---------- Given passage ----------
0
votes

I am trying to replace every link of an HTML page so people can click on it. But I can't find the Regex for the pattern:

href="Any_URL" except those containing ".js" or ".css" ( in the middle or at the end of the URL)

I tried many patterns like href=".+(.css|.js){0}.*"

The idea is to get the content of a website and replace every URL ( except those containing .js and .css) by href="#" so people can't click on it.

$subject = file_get_contents($url, FILE_USE_INCLUDE_PATH); // get the content of the website

$pattern='#href=".+(.css|.js){0}.*"#i' // doesn't work

$page=preg_replace($pattern, 'href=#', $subject); // replace all the links by something not clickable

return $page;

2
{0} means match zero times, it doesn't mean to ensure it's not there. You would instead need to use an assertion, like \.(?!css|js)\w+ - Niet the Dark Absol
Don't use regular expressions to parse HTML. Use an XPath query, and then you have a simple substring search to do on the returned href attribute values. - miken32

2 Answers

0
votes

{0} only apply to matches. So it won't compute in the match, but could be there. Try this:

href="(.+)(?<!\.css|\.js)"

Regex101

0
votes

This should reject anything with .css or .js in it, using a negative lookahead:

/href=".+\.(?!css|js).+"/
---------- Information ----------
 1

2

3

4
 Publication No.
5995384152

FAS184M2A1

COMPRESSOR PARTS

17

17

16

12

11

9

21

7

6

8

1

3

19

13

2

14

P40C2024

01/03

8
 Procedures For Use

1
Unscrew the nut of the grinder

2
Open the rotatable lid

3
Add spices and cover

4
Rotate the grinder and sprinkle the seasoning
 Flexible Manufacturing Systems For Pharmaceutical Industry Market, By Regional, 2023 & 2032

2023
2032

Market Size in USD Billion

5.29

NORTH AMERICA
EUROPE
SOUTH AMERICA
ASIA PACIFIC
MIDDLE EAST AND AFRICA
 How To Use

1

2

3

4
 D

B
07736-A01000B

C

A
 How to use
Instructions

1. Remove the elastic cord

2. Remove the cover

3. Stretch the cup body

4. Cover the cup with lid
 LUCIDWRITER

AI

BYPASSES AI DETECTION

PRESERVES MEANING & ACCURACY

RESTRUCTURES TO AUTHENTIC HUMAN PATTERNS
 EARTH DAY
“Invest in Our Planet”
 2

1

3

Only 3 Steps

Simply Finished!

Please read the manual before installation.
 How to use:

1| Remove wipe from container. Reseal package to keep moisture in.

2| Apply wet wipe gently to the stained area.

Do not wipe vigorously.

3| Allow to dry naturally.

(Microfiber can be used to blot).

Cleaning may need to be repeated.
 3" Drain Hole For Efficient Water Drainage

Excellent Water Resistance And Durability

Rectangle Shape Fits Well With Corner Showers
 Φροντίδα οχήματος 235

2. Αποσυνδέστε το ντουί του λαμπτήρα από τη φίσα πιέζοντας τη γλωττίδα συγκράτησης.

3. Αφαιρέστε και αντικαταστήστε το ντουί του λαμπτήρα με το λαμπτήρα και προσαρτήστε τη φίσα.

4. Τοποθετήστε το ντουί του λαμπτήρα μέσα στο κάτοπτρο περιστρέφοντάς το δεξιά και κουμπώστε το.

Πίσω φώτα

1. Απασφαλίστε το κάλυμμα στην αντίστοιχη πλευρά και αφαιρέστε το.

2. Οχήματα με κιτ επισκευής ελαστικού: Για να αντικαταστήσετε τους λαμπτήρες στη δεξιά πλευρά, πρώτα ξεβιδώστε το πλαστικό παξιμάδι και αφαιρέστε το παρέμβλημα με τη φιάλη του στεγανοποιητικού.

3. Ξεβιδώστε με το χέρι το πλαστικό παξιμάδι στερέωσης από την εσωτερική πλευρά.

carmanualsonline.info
----------
* Work request 1
From the regex forum thread above, copy word for word the part that opens with the words containing "I am trying" and closes with "of the URL)".
* Work request 2
Translate this sentence from the regex forum thread above into Spanish: "Don't use regular expressions to parse HTML."
* Work request 3
In the regex forum thread above, what does the first comment say {0} means?

* Written answer 1
I am trying to replace every link of an HTML page so people can click on it. But I can't find the Regex for the pattern:

href="Any_URL" except those containing ".js" or ".css" ( in the middle or at the end of the URL)

* Written answer 2
No uses expresiones regulares para analizar HTML.

* Written answer 3
It means match zero times, not that the text is ensured to be absent.